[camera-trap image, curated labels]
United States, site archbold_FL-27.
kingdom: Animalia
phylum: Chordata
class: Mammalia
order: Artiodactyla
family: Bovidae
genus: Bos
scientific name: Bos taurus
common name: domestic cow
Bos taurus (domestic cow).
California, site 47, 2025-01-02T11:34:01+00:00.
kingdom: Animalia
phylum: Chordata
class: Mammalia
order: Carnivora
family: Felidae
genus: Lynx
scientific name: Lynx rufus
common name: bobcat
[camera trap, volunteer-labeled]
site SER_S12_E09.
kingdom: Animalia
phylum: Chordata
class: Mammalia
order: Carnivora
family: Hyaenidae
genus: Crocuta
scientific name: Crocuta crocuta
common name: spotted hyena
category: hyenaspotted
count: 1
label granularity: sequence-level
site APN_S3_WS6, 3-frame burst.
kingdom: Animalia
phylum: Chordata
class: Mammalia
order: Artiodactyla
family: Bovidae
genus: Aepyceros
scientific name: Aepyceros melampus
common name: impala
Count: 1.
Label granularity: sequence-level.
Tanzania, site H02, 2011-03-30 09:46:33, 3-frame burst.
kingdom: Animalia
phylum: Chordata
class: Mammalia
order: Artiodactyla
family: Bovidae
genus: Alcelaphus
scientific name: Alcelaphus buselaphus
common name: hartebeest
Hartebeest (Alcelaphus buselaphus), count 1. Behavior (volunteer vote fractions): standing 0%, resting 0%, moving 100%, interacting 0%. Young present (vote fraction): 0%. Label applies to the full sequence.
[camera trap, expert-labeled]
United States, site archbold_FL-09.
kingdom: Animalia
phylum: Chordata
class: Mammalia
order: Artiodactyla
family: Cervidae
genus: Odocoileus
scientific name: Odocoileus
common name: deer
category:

**Exercise directions**
Copy every line of the listing, exact to the last character.

**Answer to this problem**
[camera-trap image, curated labels]
United States, site archbold_FL-27.
kingdom: Animalia
phylum: Chordata
class: Mammalia
order: Artiodactyla
family: Bovidae
genus: Bos
scientific name: Bos taurus
common name: domestic cow
Bos taurus (domestic cow).
California, site 47, 2025-01-02T11:34:01+00:00.
kingdom: Animalia
phylum: Chordata
class: Mammalia
order: Carnivora
family: Felidae
genus: Lynx
scientific name: Lynx rufus
common name: bobcat
[camera trap, volunteer-labeled]
site SER_S12_E09.
kingdom: Animalia
phylum: Chordata
class: Mammalia
order: Carnivora
family: Hyaenidae
genus: Crocuta
scientific name: Crocuta crocuta
common name: spotted hyena
category: hyenaspotted
count: 1
label granularity: sequence-level
site APN_S3_WS6, 3-frame burst.
kingdom: Animalia
phylum: Chordata
class: Mammalia
order: Artiodactyla
family: Bovidae
genus: Aepyceros
scientific name: Aepyceros melampus
common name: impala
Count: 1.
Label granularity: sequence-level.
Tanzania, site H02, 2011-03-30 09:46:33, 3-frame burst.
kingdom: Animalia
phylum: Chordata
class: Mammalia
order: Artiodactyla
family: Bovidae
genus: Alcelaphus
scientific name: Alcelaphus buselaphus
common name: hartebeest
Hartebeest (Alcelaphus buselaphus), count 1. Behavior (volunteer vote fractions): standing 0%, resting 0%, moving 100%, interacting 0%. Young present (vote fraction): 0%. Label applies to the full sequence.
[camera trap, expert-labeled]
United States, site archbold_FL-09.
kingdom: Animalia
phylum: Chordata
class: Mammalia
order: Artiodactyla
family: Cervidae
genus: Odocoileus
scientific name: Odocoileus
common name: deer
category:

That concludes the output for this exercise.